**Exercise:** Report, as a number alone, how many lines below contain the string "stump".

Stored items
-- Opening Marker --

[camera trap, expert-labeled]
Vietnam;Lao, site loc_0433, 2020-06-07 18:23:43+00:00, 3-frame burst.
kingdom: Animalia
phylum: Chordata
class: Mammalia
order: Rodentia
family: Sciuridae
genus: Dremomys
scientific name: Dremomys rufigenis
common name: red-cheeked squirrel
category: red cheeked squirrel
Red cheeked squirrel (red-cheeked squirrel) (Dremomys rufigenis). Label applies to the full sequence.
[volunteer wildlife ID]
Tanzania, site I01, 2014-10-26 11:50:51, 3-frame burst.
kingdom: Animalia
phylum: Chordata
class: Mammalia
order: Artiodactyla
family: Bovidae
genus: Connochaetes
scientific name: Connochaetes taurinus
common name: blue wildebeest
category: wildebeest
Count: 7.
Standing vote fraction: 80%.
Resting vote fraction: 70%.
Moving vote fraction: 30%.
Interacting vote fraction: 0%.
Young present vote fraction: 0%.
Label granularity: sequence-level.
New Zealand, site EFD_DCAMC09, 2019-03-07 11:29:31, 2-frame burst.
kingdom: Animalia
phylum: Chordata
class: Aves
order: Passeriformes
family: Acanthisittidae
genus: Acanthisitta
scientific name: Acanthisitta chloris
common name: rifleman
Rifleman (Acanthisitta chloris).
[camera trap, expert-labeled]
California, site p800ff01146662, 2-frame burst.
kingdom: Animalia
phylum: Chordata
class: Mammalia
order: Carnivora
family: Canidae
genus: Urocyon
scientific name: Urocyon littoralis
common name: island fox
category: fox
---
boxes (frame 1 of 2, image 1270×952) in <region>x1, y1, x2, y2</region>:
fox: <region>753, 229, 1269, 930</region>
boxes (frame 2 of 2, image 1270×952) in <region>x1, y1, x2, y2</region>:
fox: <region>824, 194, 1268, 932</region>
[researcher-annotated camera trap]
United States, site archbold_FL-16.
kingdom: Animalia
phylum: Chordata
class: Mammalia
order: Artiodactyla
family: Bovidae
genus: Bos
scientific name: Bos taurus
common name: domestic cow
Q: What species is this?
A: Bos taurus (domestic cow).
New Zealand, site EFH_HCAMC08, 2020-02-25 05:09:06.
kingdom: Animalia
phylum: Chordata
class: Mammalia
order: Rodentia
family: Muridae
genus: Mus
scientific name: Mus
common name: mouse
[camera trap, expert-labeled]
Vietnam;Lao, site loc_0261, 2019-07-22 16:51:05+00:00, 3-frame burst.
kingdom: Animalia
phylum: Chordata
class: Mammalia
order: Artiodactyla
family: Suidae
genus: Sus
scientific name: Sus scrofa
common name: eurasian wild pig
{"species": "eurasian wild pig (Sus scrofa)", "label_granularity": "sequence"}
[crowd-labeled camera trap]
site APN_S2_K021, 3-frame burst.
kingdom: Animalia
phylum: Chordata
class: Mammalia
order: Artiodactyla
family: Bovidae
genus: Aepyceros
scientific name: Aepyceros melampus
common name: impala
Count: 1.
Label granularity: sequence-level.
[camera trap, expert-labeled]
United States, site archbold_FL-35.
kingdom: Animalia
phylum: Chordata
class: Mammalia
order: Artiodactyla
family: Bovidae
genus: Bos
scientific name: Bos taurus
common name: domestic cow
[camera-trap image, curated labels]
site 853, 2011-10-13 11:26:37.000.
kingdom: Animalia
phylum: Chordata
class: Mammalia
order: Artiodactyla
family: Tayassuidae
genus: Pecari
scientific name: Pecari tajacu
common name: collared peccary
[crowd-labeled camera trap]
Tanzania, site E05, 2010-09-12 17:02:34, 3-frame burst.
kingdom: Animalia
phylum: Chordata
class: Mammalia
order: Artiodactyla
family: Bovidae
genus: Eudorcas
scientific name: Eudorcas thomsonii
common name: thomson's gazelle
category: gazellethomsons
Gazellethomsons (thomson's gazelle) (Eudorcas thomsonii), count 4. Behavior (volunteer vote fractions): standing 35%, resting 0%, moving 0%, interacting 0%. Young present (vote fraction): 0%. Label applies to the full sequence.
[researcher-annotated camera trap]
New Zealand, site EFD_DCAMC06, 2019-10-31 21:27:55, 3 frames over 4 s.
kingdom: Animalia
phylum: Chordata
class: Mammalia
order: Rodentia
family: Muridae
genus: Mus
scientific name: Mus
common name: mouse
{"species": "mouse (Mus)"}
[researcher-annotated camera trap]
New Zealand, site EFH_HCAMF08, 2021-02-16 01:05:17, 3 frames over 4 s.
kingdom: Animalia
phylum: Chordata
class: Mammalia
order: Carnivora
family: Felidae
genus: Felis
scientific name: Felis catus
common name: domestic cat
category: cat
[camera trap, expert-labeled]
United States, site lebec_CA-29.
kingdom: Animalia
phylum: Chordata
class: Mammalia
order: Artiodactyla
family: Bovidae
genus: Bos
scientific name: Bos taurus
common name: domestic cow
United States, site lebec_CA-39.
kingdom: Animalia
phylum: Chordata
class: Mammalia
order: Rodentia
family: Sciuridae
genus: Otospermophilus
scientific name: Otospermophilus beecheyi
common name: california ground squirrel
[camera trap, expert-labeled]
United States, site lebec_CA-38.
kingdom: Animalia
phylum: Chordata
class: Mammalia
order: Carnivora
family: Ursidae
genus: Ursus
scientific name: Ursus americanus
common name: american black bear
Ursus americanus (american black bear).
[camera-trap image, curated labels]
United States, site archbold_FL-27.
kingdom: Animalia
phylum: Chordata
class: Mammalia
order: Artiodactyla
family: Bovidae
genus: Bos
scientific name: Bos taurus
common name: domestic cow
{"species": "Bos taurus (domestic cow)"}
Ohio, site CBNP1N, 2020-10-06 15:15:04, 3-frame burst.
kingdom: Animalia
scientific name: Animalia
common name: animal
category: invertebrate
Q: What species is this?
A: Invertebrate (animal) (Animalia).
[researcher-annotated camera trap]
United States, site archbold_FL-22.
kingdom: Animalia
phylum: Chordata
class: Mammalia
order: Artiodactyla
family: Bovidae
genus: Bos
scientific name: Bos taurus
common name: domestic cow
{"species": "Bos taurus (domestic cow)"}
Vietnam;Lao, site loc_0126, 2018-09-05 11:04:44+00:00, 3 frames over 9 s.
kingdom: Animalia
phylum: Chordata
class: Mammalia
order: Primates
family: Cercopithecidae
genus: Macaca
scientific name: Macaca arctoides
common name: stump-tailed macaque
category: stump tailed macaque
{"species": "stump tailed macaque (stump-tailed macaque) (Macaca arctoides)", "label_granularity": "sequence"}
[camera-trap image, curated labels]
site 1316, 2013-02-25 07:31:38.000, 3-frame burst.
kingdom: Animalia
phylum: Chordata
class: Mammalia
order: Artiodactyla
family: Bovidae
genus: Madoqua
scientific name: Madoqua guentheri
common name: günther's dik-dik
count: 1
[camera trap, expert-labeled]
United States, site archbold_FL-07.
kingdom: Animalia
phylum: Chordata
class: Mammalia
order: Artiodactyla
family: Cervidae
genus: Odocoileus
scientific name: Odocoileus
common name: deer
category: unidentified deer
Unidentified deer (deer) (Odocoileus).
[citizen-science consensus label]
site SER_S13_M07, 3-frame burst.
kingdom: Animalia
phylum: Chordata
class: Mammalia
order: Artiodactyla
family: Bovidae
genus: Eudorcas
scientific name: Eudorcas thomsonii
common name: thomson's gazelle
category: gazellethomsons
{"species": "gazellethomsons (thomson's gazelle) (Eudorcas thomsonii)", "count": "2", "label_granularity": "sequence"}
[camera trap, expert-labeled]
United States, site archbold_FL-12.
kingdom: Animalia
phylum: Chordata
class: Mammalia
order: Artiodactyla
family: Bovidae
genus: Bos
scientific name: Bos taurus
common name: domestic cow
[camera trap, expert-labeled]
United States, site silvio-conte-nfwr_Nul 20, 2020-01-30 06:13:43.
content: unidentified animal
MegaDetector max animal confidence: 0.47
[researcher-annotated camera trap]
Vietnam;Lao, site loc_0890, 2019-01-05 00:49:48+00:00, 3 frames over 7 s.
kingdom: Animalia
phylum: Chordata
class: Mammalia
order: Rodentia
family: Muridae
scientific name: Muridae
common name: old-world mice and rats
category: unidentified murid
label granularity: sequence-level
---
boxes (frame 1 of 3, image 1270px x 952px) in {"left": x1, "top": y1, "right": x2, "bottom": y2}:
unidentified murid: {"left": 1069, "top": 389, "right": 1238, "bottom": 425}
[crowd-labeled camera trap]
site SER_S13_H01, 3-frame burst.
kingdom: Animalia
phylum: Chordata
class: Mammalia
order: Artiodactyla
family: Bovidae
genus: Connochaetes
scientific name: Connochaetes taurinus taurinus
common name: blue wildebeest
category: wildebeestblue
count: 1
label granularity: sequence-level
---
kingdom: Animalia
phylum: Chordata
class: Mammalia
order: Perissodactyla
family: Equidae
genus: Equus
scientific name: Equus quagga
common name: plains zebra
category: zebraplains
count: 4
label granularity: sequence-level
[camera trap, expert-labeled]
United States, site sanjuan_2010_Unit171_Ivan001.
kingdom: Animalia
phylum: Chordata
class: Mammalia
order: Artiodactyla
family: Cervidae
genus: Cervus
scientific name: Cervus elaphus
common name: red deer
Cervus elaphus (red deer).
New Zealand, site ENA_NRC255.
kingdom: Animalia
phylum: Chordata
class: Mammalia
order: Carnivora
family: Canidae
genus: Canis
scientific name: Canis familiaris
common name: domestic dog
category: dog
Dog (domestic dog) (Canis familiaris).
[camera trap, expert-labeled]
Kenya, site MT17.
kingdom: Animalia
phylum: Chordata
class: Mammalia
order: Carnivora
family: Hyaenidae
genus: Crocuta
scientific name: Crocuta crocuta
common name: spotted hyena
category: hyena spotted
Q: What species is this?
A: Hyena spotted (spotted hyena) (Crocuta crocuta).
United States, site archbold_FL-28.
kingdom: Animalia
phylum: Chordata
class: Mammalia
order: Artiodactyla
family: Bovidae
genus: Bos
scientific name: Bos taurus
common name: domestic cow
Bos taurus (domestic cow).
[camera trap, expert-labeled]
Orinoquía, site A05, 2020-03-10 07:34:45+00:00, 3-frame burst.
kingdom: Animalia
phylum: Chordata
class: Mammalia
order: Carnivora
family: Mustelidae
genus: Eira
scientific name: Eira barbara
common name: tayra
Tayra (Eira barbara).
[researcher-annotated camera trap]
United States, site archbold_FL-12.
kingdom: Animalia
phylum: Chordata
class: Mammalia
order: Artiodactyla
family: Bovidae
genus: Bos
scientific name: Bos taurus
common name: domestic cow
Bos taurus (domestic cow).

-- Closing Marker --

**Solution to the problem:** 3